#### SET EXERCISE 1
Reproduce the following rows exactly, everything from the line containing "Segment right lung." down to the end of the rows, both ends included.

#### PASSAGE TO READ
══════════════════════════════

You can see if something has changed concerning MATLAB's interpretation of your problem if "ga" is chosen as solver instead of "intlinprog". Your problem cannot be solved by "intlinprog".
Torsten
on 31 Jan 2023
Edited: Torsten
on 31 Jan 2023
If you use "solve" within the problem-based optimization approach, the suitable MATLAB solver is chosen automatically by the software (depending on the "difficulty" of your problem).
As you can see from the output so far:
Solving problem using intlinprog.
LP: Optimal objective value is -75.000000.
Optimal solution found.
Intlinprog stopped at the root node because the objective value is within a gap tolerance of the optimal value,
options.AbsoluteGapTolerance = 0 (the default value). The intcon variables are integer within tolerance,
options.IntegerTolerance = 1e-05 (the default value).
sol =
struct with fields:
S: [96×90 double]
q_int: 0
fval =
75
exitflag =
OptimalSolution
MATLAB chose "intlinprog" as solver because your problem formulation did not meet the formulation of your "real" problem.
If
Solving problem using ga.
appears here, you've made a step forward.
Matt J
on 31 Jan 2023
Attached is my rewrite of your code. It runs and produces non-trivial output. Unfortunately, you have a problem. Your problem is a MINLP with over 1 million integer constrained variables. The only algorithms MATLAB has to deal with MINLP's do not handle that many unknown integers without exceeding memory limits. So, the demo below was only possible when I reduce T to something much smaller, in this case 36. You will probably need to consider reformulation of the problem.
[sol,fval,exitflag] =optimizeIt()
Solving problem using ga.
Optimization terminated: average change in the penalty fitness value less than options.FunctionTolerance
and constraint violation is less than options.ConstraintTolerance.
sol = struct with fields:
S: [4×36 double]
q_int: 472
fval = 3
exitflag =
SolverConvergedSuccessfully
Maria
on 31 Jan 2023
@Torsten here it solved but q_int doesn't considered
Solving problem using ga.
Optimization terminated: average change in the penalty fitness value less than options.FunctionTolerance
and constraint violation is less than options.ConstraintTolerance.
sol =
struct with fields:
S: [16×90 double]
fval =
10
Unrecognized field name "q_int".
Error in MyoptimizationProblem1 (line 108)
sol.q_int
Torsten
on 31 Jan 2023
Sorry, but I don't know what you are doing and how the problem-based interface interprets what you are doing.
Maria
on 31 Jan 2023
@Matt J " Loop over all possible q " yes this is what i need exactly , each time S will be solved for fixed q_int and extract the result, and at final it display the best q_int that gives the max of S.

══════════════════════════════

#### SUPPLIED DATA

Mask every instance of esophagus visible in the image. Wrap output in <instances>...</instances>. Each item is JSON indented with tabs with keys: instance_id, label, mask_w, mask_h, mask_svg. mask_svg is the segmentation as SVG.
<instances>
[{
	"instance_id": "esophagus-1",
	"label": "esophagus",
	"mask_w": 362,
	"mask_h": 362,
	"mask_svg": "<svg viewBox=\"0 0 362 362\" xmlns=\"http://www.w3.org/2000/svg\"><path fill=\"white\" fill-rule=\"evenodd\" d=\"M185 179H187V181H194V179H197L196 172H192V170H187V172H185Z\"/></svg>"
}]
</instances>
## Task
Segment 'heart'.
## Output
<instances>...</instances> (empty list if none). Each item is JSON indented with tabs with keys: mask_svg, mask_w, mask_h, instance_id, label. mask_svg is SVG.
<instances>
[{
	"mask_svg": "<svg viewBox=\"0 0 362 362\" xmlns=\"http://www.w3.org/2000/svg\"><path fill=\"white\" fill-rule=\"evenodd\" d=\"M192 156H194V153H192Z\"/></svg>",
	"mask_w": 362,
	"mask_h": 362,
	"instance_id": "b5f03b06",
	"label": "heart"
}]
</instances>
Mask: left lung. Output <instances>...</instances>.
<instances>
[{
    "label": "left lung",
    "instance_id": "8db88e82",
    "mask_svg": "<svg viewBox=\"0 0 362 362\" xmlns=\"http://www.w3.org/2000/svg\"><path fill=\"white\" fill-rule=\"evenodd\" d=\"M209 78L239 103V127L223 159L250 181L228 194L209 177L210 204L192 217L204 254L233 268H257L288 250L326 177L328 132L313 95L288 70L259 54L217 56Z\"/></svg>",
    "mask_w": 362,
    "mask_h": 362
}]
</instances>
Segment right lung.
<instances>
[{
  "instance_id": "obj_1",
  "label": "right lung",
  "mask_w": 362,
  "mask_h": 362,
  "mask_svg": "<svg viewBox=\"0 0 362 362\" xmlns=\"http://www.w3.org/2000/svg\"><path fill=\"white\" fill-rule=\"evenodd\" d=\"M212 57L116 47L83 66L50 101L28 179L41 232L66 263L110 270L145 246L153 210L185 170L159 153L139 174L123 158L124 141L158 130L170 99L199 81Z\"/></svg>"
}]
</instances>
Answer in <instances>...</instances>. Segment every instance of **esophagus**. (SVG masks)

══════════════════════════════

#### SET EXERCISE 2
Rewrite everything in the forum thread from "Optimal solution found." down to "1e-05 (the default value).", switching "default value" to "standard value".

#### WRITTEN SOLUTION 1
Segment right lung.
<instances>
[{
  "instance_id": "obj_1",
  "label": "right lung",
  "mask_w": 362,
  "mask_h": 362,
  "mask_svg": "<svg viewBox=\"0 0 362 362\" xmlns=\"http://www.w3.org/2000/svg\"><path fill=\"white\" fill-rule=\"evenodd\" d=\"M212 57L116 47L83 66L50 101L28 179L41 232L66 263L110 270L145 246L153 210L185 170L159 153L139 174L123 158L124 141L158 130L170 99L199 81Z\"/></svg>"
}]
</instances>
Answer in <instances>...</instances>. Segment every instance of **esophagus**. (SVG masks)

#### WRITTEN SOLUTION 2
Optimal solution found.
Intlinprog stopped at the root node because the objective value is within a gap tolerance of the optimal value,
options.AbsoluteGapTolerance = 0 (the standard value). The intcon variables are integer within tolerance,
options.IntegerTolerance = 1e-05 (the standard value).